During his remarks at the City Council meeting last Monday night he noted how easy it is for some folks to be negative.

During the first eight months of his administration he has overseen the decriminalization of parking tickets, changed the water shut-off rules of the Reading Area Water Authority and is in the process of cleaning up the city by developing a new trash collection system.

“People will no longer go to jail for a parking ticket or get thrown out of their homes because they can’t afford to pay their water bill,” Scott said. “These are the things we should be talking about. But instead, for some of us, there is only the negative.”

Scott should have gone to the Front and Schiller Playground on Thursday night.

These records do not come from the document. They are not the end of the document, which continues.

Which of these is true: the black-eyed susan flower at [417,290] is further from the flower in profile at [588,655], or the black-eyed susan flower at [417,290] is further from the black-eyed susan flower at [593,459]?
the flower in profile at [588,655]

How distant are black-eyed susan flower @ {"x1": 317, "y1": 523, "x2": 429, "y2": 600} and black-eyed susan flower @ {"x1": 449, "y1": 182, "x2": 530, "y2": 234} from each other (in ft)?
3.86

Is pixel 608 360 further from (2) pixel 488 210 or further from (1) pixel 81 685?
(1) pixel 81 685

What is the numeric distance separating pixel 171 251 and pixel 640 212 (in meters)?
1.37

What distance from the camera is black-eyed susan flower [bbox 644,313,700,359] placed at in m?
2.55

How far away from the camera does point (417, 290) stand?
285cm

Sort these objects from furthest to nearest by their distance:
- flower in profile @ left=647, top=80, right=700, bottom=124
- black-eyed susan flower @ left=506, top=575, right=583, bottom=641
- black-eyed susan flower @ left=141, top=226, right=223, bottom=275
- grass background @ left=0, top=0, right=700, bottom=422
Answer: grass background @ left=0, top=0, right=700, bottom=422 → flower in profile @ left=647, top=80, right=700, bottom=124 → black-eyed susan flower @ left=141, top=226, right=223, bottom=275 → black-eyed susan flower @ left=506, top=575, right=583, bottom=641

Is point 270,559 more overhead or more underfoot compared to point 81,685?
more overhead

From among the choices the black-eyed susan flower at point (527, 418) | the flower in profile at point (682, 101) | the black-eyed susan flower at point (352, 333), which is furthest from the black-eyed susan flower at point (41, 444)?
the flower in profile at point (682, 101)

A group of about 80 gathered at the playground for the unveiling of the third in the Unsung Heroes series of murals. It’s a partnership between the city’s Reading Beautification Inc. and the Olivet Boys & Girls Club’s Mentoring and the Arts Program. A mural was dedicated in 2014 to Frank Gilyard, pioneer of Reading’s African American Museum, and to Harvey Kimble in 2015. Kimble was known as the mayor of Hollenbach Street.

This year, Olivet dedicated its mural to Paul Keller Sr. Fittingly, the mural of Keller was installed on the back wall of what for 20 years was Keller’s malt shop and is now the Magic Wok restaurant at Front and Buttonwood streets. The mural overlooks the playground where so many children over the years would play and then go around the corner to Keller’s Classics, Paul and Donna Keller’s 1950s-style malt and sandwich shop.

The shop was a refuge for local kids through the 1980s and ’90s. The kids loved the Kellers and their love was returned, many times over. During their 40 years of marriage, Paul and Donna raised a family on West Buttonwood Street. They also served as foster parents to 75 neighborhood kids.

Steve Harrity, director of Reading Beautification, served as emcee for the dedication ceremony. He put his arm around Donna Keller and thanked her for being a mentor herself in the program for many years.

Jessica Alexander, an art teacher at Conrad Weiser High School, painted the mural with the help of kids like Kristin Bryan, 17, a student in the Arts Academy at Wilson High School, who said she heard about the project and volunteered. There were also at least a dozen neighborhood kids who got involved through Olivet’s Mentoring and the Arts Program.

“Donna already was a mentor when I joined the program 10 years ago,” Alexander said. “So it gives me great pleasure to do this for her.”

Crystal Ortiz, 18, a student at Reading High, painted the ice cream cone at the bottom right of the mural. Also in that corner, three Swedish Fish swim by a box of Dots.

“I feel great about this,” Ortiz said. “It came out really nice and I had a great time doing it.”

The same is true for Adam Rivera, 14, a student at Reading Intermediate High School.

“I helped with the overall project, some of the painting,” he said. “I like drawing and painting and when I heard about the mural project I was drawn to it.”

When Donna Keller finished her comments she was literally swarmed by the kids, who wrapped their arms around her and each other in a spontaneous group hug. You could tell the kids loved the mural project and the idea that they did it for Donna in memory of Paul.

My heart swelled at the sight. And there were no nattering nabobs of negativism in sight.

It would have done your heart good, Mr. Mayor.